Data Analytics in Complex Data Environments: Methods Towards Missing Values and Dynamic Data Patterns
Join Zoom Meeting
https://nus-sg.zoom.us/j/8904491843?pwd=V2JuR2JqQjhqSUNYbXk0R0NwbXh3QT09 Meeting ID: 890 449 1843 Password: 651125
Abstract:
The rapid accumulation of data and advances in data analytics methods create not only opportunities but also challenges for data analytics. One fundamental challenge arises from the heterogeneity in data patterns. This thesis investigates two frequently recurring problems that result in hard-to-be-observed data heterogeneity: missing values (the focus of the first study), and dynamic changing data patterns (the focus of the second study).
In my first study entitled "Handling Missing Values without Assuming Missing at Random," I propose approaches to handling missing values that occur not at random. Traditional imputation models are often built on complete records - i.e., records in the dataset without missing values. However, if missing values do not occur at random, the data patterns might have changed from observed to missing information (e.g., a value is more likely to be missing when it is larger), then even a simple mean estimation would be biased. In the proposed approaches, including a missing value imputation method based on semi-supervised learning, and a Monte Carlo likelihood estimation approach for correcting estimation bias caused by missing values, I explicitly incorporate the missingness mechanism into the data analytics process. I analytically demonstrate that, accommodating the missingness mechanism generates comparatively better imputation and statistical estimates than traditional methods that ignore the missingness mechanism. In particular, in the context of two real-world prediction tasks, results show that the proposed semi-supervised missing value imputation generates higher prediction accuracy compared to benchmark imputation methods. In the bias correction problem of regression analysis, the proposed Monte Carlo based approach generates unbiased estimation of regression coefficients under different missingness mechanisms.

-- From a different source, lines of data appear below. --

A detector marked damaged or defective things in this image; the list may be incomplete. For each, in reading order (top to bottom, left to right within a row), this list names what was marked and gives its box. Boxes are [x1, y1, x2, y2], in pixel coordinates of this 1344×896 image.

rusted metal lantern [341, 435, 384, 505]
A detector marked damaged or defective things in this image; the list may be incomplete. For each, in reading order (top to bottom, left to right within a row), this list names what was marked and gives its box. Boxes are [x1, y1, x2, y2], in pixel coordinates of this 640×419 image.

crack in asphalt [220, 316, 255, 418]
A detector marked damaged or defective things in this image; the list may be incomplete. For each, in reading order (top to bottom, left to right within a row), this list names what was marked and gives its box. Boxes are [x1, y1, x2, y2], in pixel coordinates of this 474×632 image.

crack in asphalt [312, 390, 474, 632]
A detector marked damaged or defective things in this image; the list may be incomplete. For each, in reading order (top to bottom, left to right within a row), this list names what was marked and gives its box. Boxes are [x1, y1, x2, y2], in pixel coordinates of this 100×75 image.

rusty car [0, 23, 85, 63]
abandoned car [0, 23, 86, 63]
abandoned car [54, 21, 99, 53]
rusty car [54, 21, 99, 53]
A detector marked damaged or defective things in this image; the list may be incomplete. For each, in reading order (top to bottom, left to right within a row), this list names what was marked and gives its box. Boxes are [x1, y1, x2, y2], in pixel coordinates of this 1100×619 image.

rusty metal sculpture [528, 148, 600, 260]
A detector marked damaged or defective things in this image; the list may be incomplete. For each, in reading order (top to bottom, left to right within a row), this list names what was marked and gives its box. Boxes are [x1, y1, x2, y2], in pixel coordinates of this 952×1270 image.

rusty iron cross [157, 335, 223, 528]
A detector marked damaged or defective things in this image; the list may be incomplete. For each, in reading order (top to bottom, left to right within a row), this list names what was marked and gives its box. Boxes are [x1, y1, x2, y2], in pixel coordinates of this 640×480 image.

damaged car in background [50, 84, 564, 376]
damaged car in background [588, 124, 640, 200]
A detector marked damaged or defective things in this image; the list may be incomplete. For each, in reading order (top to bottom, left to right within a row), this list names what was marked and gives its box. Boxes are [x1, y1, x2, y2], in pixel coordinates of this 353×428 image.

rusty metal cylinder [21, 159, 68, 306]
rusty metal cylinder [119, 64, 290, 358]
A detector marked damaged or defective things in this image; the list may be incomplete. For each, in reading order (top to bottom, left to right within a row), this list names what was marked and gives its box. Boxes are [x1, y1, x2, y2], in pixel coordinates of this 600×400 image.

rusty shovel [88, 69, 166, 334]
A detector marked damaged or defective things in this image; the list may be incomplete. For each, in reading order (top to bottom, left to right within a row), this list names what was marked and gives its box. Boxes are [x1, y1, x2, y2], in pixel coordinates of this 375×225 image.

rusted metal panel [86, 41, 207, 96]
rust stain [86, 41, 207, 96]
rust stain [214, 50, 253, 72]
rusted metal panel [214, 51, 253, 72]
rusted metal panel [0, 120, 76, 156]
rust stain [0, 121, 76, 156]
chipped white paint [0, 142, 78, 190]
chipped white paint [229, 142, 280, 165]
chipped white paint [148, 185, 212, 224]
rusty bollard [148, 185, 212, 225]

My second study entitled "Transfer Learning in Dynamic Business Environments: Trade-offs in Response to Changes" takes up the challenge that, in changing data environments, we often have little information in responding to changes and adjusting statistical prediction models in a timely matter. In this study, I investigate the question of whether and how we can make use of all of the source data (including same-distribution recent source data and the remaining diff-distribution past source data) to achieve better prediction accuracy for a target task when there is only a small amount of source data that exhibit the target data pattern. In this study, I aim at bridging the research gap in theoretically understanding when and to what extent transfer learning works by using a sample selection perspective to represent changes in data pattern. Based on the sample selection model, I derive a probabilistic weighting scheme using the large source data set. Moreover, to examine transfer learning in the broader picture of changing data environments, I conduct a simulation analysis to examine two trade-offs when changes are detected, whether we should use transfer learning to adjust the prediction model, and whether we should make adjustment to the prediction model immediately or at a later time point until more same-distribution source data being available. The results, implications, and contributions are discussed.
Throughout my dissertation, I seek to understand the underlying mechanisms of the heterogeneity in data patterns arising from missing values and changing data environments, and to provide theoretical insights on how to approximate and make use of the often-overlooked mechanisms. For example, the first study incorporates the missingness mechanism to improve the imputation accuracy or to reduce bias in parameter estimation. The second study explore transfer learning from the sample selection perspective which facilitates investigating the trade-offs in response to changes. By unveiling the underlying theory and assumptions, this study promotes more robust application of data analytics in complex data environments.